En definitiva, El psicoanálisis ¡vaya timo! es un aporte significativo. La colección “¡vaya timo!” está poblada de críticas a creencias irracionales populares como las brujas y la astrología, y quizás algún gurú académico se resienta de que el psicoanálisis sea equiparado a la creencia en vampiros o abducciones extraterrestres. Pero, es hora de sincerarse y apreciar que los cuentos sobre el complejo de Edipo y la envidia del pene son, precisamente, cuentos.
Este libro debería servir también de advertencia para que otras disciplinas con perfil académico no incurran en los abusos epistemológicos del psicoanálisis. Como acertadamente señalan los autores, es muy fácil caer en sesgos de confirmación, e interpretar todo en función de una teoría que creemos que todo lo explica bien. Junto al psicoanálisis, podemos criticar al marxismo de ver explotaciones y alienaciones donde el sentido común no ve nada de eso. Así como Freud interpretó la epilepsia de Dostoyevski como el resultado de su complejo edípico no resuelto, así también los marxistas tienen la tentación de explicarla como una enfermedad ocasionada por la opresión burguesa en la Rusia zarista.

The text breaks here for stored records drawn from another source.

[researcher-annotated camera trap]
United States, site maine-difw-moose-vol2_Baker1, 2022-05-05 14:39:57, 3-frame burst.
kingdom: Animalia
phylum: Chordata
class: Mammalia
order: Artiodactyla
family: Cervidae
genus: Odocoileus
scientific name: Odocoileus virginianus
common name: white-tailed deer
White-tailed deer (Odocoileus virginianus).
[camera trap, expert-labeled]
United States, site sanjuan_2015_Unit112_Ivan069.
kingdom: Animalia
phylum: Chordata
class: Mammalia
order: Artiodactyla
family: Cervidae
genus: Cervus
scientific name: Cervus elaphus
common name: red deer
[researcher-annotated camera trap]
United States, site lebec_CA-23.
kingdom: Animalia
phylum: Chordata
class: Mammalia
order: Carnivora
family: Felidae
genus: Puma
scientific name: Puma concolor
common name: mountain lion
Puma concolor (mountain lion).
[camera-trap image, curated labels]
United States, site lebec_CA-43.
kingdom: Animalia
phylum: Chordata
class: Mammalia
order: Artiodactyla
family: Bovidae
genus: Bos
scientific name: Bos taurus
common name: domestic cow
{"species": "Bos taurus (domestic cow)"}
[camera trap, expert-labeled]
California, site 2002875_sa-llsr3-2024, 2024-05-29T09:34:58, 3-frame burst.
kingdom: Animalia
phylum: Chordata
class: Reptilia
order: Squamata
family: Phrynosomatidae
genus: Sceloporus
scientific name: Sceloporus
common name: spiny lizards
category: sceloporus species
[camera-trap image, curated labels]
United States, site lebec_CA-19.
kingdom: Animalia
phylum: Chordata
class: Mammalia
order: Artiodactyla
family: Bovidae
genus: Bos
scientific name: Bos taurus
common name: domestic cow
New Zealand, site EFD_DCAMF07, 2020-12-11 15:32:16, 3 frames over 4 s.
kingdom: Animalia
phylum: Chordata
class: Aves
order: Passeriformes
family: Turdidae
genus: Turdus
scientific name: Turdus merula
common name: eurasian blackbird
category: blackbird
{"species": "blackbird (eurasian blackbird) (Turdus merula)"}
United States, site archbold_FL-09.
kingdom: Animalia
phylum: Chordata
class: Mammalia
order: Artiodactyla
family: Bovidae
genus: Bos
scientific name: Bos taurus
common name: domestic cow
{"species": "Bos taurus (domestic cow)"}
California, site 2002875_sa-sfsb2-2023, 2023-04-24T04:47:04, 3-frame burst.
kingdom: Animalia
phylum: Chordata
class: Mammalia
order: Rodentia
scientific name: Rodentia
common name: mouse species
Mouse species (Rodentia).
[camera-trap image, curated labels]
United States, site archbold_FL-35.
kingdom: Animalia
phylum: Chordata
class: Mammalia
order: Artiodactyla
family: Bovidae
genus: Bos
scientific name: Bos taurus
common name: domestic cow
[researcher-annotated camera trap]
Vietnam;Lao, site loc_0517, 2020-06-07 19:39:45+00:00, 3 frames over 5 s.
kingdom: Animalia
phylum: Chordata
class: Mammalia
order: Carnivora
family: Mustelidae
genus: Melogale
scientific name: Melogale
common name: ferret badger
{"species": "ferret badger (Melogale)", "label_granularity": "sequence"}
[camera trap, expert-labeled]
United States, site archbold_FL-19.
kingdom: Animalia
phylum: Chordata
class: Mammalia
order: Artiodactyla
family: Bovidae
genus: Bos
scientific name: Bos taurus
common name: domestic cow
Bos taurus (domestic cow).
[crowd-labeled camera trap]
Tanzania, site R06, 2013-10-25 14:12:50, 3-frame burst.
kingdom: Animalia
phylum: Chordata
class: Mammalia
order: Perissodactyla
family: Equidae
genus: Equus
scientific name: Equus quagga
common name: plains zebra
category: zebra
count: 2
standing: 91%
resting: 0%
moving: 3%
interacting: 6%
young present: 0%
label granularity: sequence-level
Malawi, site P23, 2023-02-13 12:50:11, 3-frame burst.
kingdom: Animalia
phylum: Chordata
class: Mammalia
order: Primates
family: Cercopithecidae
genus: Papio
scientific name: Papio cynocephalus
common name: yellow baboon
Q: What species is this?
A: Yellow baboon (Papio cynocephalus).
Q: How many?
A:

Quizás la disciplina que hoy en día más riesgo corre de caer en los vicios del psicoanálisis, es la psicología evolucionista, a la cual los autores frecuentemente apelan. Como bien señala Mario Bunge, existe el peligro de interpretar todos los rasgos mentales en función de las adaptaciones de nuestros ancestros en la sabana africana. La psicología evolucionista promete ser muy plausible, pero debe asumirse con cautela.